Battlefield 3

Battlefield 3 (DirectX 11)


 

Battlefield 3™ leaps ahead of its time with the power of Frostbite 2, DICE's new cutting-edge game engine. This state-of-the-art technology is the foundation on which Battlefield 3 is built, delivering enhanced visual quality, a grand sense of scale, massive destruction, dynamic audio and character animation utilizing ANT technology as seen in the latest EA SPORTS™ games.

Frostbite 2 now enables deferred shading, dynamic global illumination and new streaming architecture. Sounds like tech talk? Play the game and experience the difference!

Frame Rating: GeForce GTX 660 Ti and Radeon HD 7950 - Graphics Cards 21

Frame Rating: GeForce GTX 660 Ti and Radeon HD 7950 - Graphics Cards 22

Frame Rating: GeForce GTX 660 Ti and Radeon HD 7950 - Graphics Cards 23

Our Settings for Battlefield 3

Here is our testing run through the game, for your reference.

Under our FRAPS data you see that the HD 7950s in CrossFire appear to be faster than the GTX 660 Tis in SLI, but after taking out runts our observed average frame rates are much lower, more in line with the single Radeon HD 7950. 

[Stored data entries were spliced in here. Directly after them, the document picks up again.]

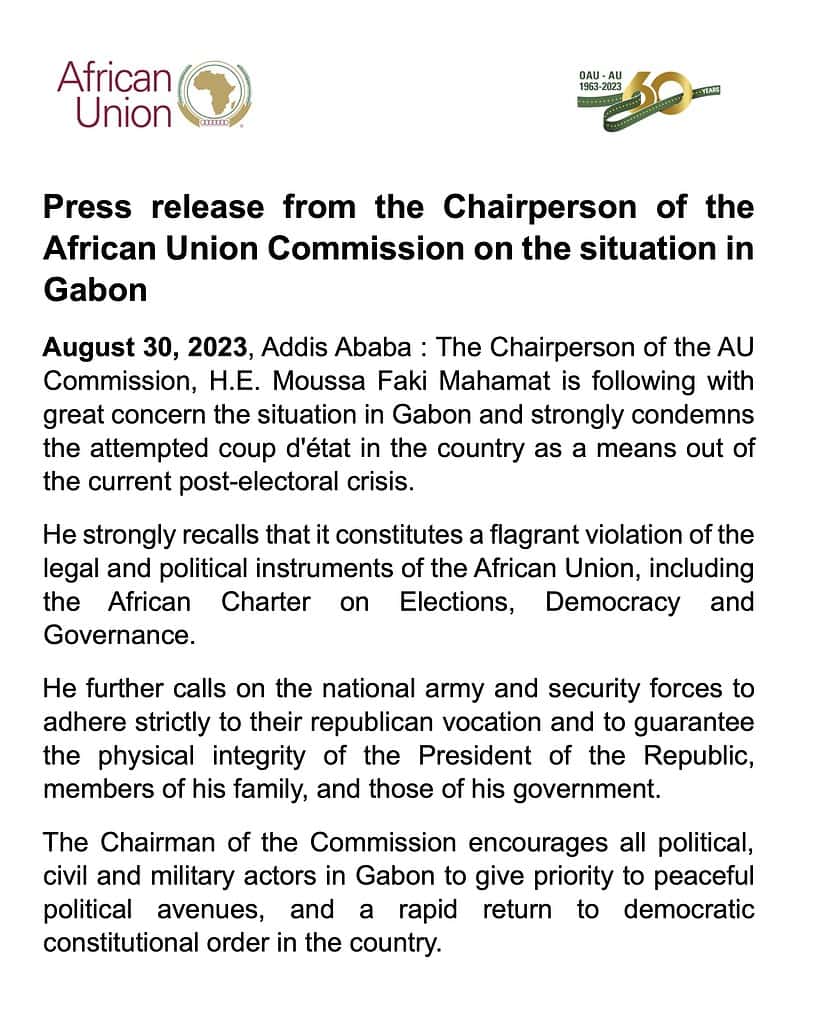 African Union

OAU - AU
1963-2023
60 YEARS

Press release from the Chairperson of the African Union Commission on the situation in Gabon

August 30, 2023, Addis Ababa : The Chairperson of the AU Commission, H.E. Moussa Faki Mahamat is following with great concern the situation in Gabon and strongly condemns the attempted coup d'état in the country as a means out of the current post-electoral crisis.

He strongly recalls that it constitutes a flagrant violation of the legal and political instruments of the African Union, including the African Charter on Elections, Democracy and Governance.

He further calls on the national army and security forces to adhere strictly to their republican vocation and to guarantee the physical integrity of the President of the Republic, members of his family, and those of his government.

The Chairman of the Commission encourages all political, civil and military actors in Gabon to give priority to peaceful political avenues, and a rapid return to democratic constitutional order in the country.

Our now familiar frame time plot data demonstrates the problem with AMD's CrossFire technology and runt frames – frames taking up such a small area of the screen that they adversely affecting animation performance.  While both single GPU results look pretty good the HD 7950s running in parallel produce the mass of orange alternating long/short frames.  NVIDIA's GTX 660 Tis in SLI are definitely slightly more variant than the single GPU options but appear to be within reason.

The minimum FPS data shows the GTX 660 Tis in SLI running well ahead of any other option with average frame rate of about 122 FPS while the rest hoever in the 70 FPS range.

The GTX 660 Ti cards in SLI definitely exhibit some more frame time variance than the single GPUs but the Radeon HD 7950s in CrossFire definitely skew things dramatically.  While this doesn't definitely detect stutter it is a good indication that you will see some with results like this.

 

Again the Radeon HD 7950s look great in CrossFire on the outset, ahead of the GTX 660 Ti cards in SLI.  But after removing those dreaded runt frames the "real world" performance of the GTX 660 Ti cards is much better.

The Radeon HD 7950 combo actually looks worse at 2560×1440 with more variance on a frame to frame comparison where as the NVIDIA GTX 660 Ti cards appear to be tighter, resulting in a better multi-GPU environment. 

Our minimum FPS percentile data shows great results from both the single GeForce GTX 660 Ti and the Radeon HD 7950 but adding a second HD 7950 doesn't change much for AMD.  Only the GTX 660 Ti is scaling.

Again at 2560×1440 we see the frame variance ratings are much higher with the HD 7950s in CrossFire.

 

Eyefinity with CrossFire continues to be an even worse problem for AMD as we can see here there are tons of not only runts, but flat out dropped (never shown at all) frames that bring the observed frame rate down considerably. 

Ech, a mess of color here.  The blue lines are telling us that the 2GB version of the GTX 660 Ti are struggling with 5760×1080 in SLI mode though they are reliably showing frames to the gamer. Single GPU results (though kind of cut off at the top, sorry!) are much smoother but are definitely faster on the single HD 7950 than the single GTX 660 Ti.

The minimum FPS chart shows the single HD 7950 ahead of the GTX 660 Ti, as we expected based on the plot of frame times above (22 FPS average against 27 FPS average).  But while CrossFire sees basically no observed frame rate increases the SLI result jumps up to 38 FPS or so at the 50th percentile.  Note though that SLI in this case does follow a curve that brings the frame rates back down in line with a single HD 7950 at the tail end.

Our frame time variance chart has really interesthing things to tell us, starting with the expected "AMD CrossFire isn't working that well" kind of thing.  AMD's CrossFire clearly sees the most frame rate differences though NVIDIA's SLI isn't immune here with frame variances crossing the 15 ms in some fringe cases.  To put that in perspective though, CrossFire HD 7950s see variances larger than that for more than 20% of all frames rendered!